Monday, December 20, 2004
My dog Cash. Short for Cassius Clay. 'Cause he thinks he floats like a butterfly and stings like a bee.
Of course, he did try to take out the mail man, cable guy and one of my ex-boyfriends (before he was ex) all in the same month. The mail man misses him for his morning wake up scare whenever I have him at the vet. Actually knocked on my door and asked me where the dog was.
Cable guy obviously could not read the sign that said, "beware of dog". Cable man showed up on a Saturday while I was home. Tells me he's ready to install cable could I put the dog up. No problemo. Then the cable guy begins to tell me that he was there on Thursday while I was at work. Oh, boy. Said he thought my dog was just a "cute little ol' hound doggy" (he was from Texas). He and his partner decided to test him to see if they could go in the yard (what part of "beware of dog" didn't they get?). Places leather work glove over fence. Dog grabs it and rips it to shreds. They came back on Saturday.
Ex-boyfriend was not a pet person. Shortly after I moved into the house, he comes over for dinner. I am showing him the house including the big plate glass doors in the back that lead to the patio. The dog is on the porch looking into the window, wagging his tail, tongue out and generally looking friendly. Ex-boyfriend wants to meet the dog since he will be around (yeah, right). I put the dog on his leash and choke chain (he's not too good around strange men) and proceed to provide introductions via me holding leash and putting my arm around ex-boyfriend (it's the whole "scent" and "see, I'm not afraid of him so you shouldn't be either" thing).

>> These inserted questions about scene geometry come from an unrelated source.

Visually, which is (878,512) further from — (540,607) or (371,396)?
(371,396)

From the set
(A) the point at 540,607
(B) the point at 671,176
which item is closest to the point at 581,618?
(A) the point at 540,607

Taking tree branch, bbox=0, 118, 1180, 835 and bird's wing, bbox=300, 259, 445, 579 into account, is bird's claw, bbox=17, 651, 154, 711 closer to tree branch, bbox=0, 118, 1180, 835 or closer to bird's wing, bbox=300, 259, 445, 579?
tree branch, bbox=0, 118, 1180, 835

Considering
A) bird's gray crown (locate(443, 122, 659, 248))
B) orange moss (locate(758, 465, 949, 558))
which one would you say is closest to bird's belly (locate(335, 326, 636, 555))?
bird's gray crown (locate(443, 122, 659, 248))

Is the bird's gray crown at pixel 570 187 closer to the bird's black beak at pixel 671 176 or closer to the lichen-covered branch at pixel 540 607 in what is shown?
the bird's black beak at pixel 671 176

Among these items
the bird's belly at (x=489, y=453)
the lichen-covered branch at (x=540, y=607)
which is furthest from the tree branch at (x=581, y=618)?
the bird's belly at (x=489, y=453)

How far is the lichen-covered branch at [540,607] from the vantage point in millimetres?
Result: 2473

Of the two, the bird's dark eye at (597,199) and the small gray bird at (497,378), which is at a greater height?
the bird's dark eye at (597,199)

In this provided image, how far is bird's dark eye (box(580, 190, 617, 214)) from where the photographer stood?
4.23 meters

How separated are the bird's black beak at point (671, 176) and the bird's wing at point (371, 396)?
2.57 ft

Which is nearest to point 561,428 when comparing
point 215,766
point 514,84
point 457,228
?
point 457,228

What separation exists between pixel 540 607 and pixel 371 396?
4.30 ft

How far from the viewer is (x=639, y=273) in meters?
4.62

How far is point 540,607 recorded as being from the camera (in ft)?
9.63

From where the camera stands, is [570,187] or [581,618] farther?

Everything is looking good. Dog seems happy. Ex puts his hand down near the dogs face. Still good. Proceeds to pet him. Still good. The dog starts licking his hand in a friendly gesture (or tasting to see if he's too salty, not sure which that was). The ex pulls stupid "I don't know animals too well" move and jerks his hand back and up. Dog crouches down and begins barking and growling. General panic ensues for a moment while I shorten the leash and tell ex not to move.
I got the dog under control and told ex to wait for me in the living room while I put the dog out. I meant, not until I had dragged the dog away, who had, for a moment, ceased doing "rabid guard dog" trick. However, ex does another "I don't do pets" move and starts walking away before I get the dog out the door. The dog turns back and nips at his heels, barking and growling. I drag him away. Ex... um...scurries is the best word I can think of, into the living room. When I return, he asks me, "did you say your dogs name was "Cujo"?"
I was hard pressed not to laugh a little, but restrained myself in the interest of male ego and continuing relationship. However, the evening was not done yet. Recall large plate window doors leading to patio from my dining room area. Dinner is served and I ask the Ex if he would kindly open the bottle of wine. He is standing at the kitchen table, back to the glass doors, fighting with the cork. The dog came out of no where, hit the glass door with a bang and sharp barking. Ex boyfriend jumped from one end of the dining room to the other (fortunately, did not spill my lovely bottle of chardonnay), turns to look at the dog and says, "I see you "Cujo"," as he cautiously watches the dog and continues to try and pull the cork from the bottle.
Okay, I laughed. Just a little. I don't think he seen it because I quickly turned back into the kitchen to check on chicken breasts and asparagus. Then again...?
You see, I didn't even have to post anything long and ardorous about other failed ralationships. I bet you figured out right now why I'm still single.
Because I'm evil of course. I get amusement from other people's pain and angst.
Sick, huh?
Of course, I could blame it on the dog. "Bad Cashie. Spit that nice man out right now! You hear me? You won't get any more treats until you do."